■ **Stored data**

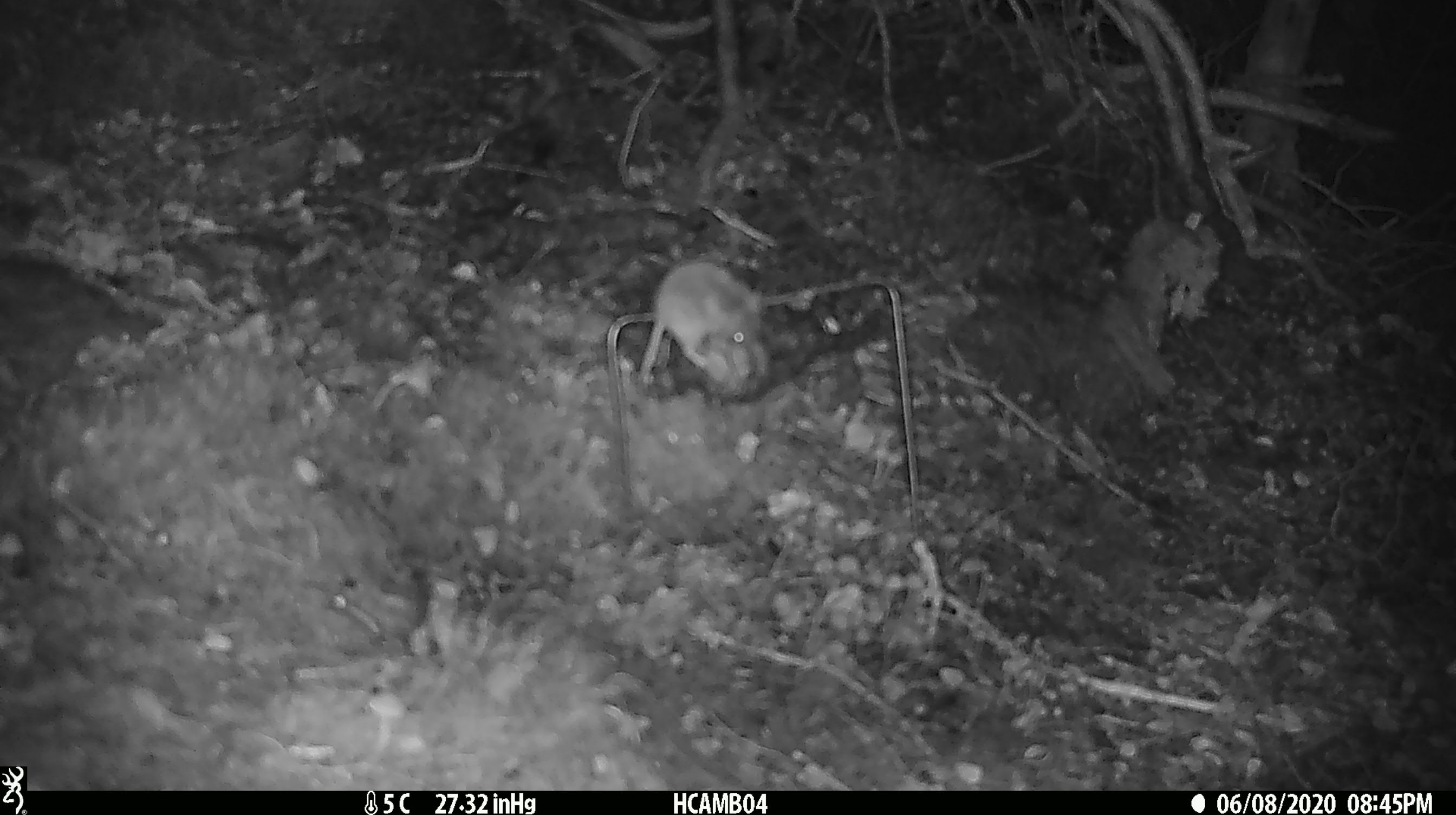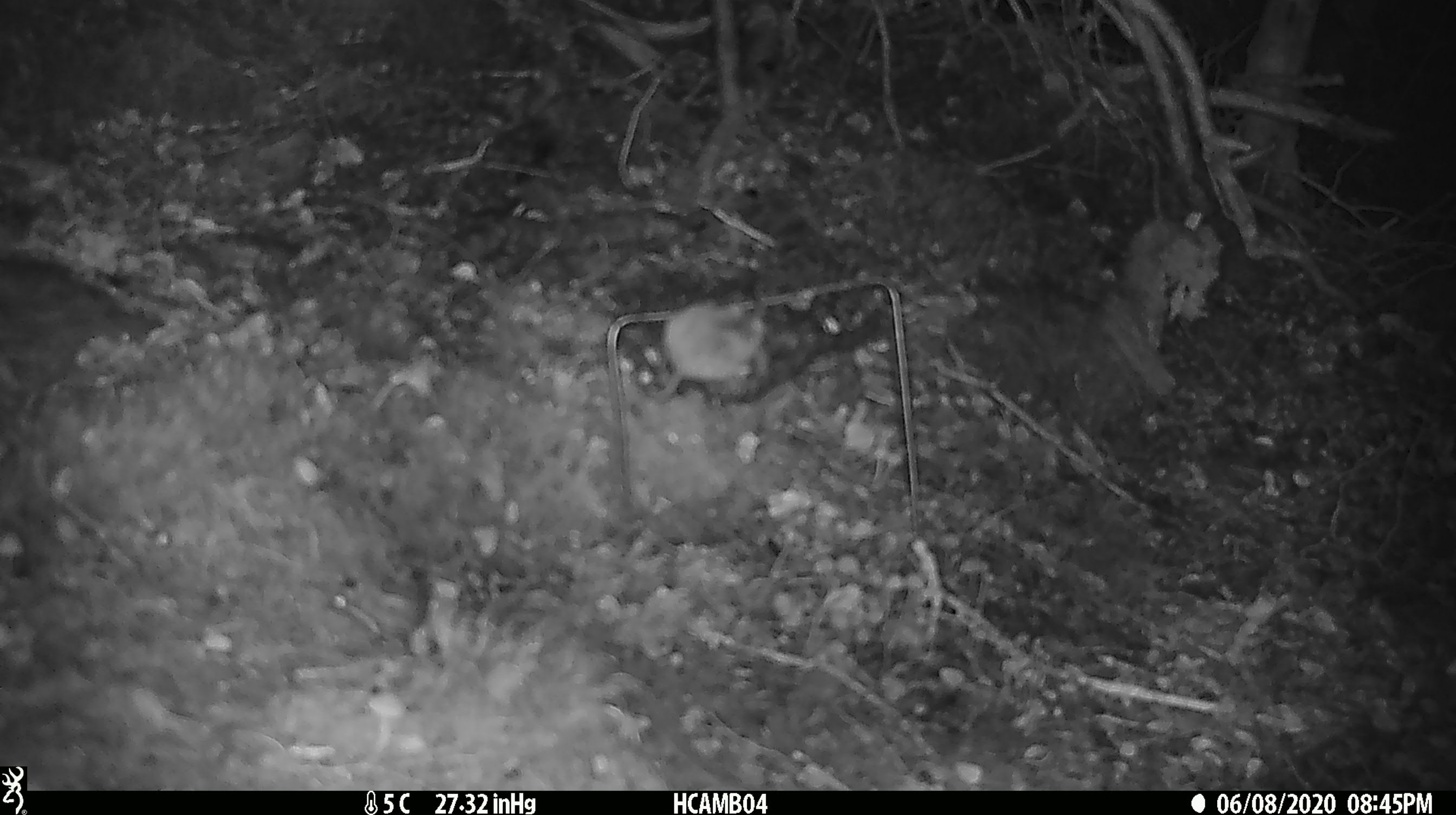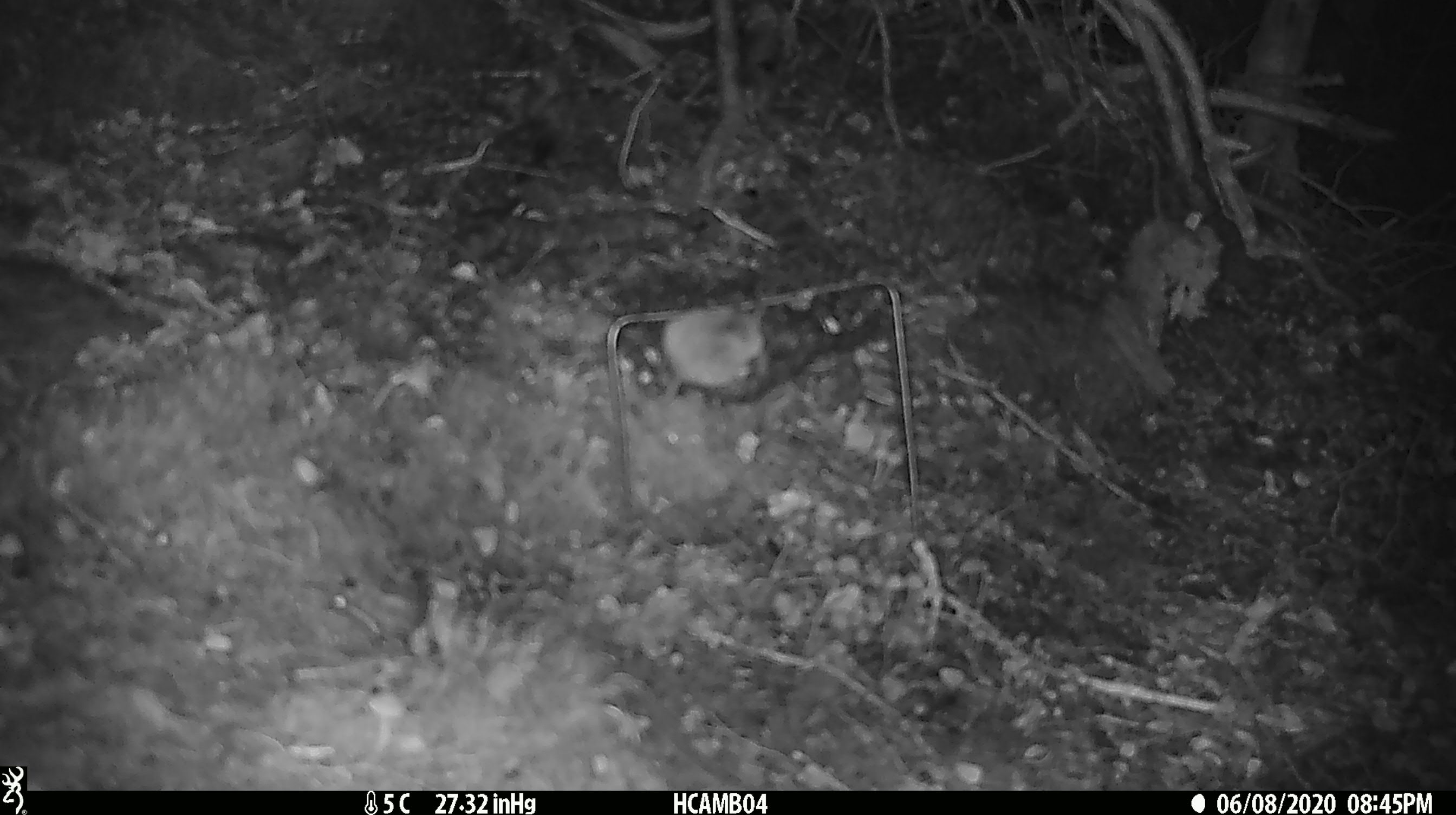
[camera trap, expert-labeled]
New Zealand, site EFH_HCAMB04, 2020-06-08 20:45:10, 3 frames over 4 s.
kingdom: Animalia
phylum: Chordata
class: Mammalia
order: Rodentia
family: Muridae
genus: Mus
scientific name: Mus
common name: mouse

■ **Activity**
Retype, exactly as shown, the lines from the one with "phylum: Chordata" through the end of the records.

■ **Task answer**
phylum: Chordata
class: Mammalia
order: Rodentia
family: Muridae
genus: Mus
scientific name: Mus
common name: mouse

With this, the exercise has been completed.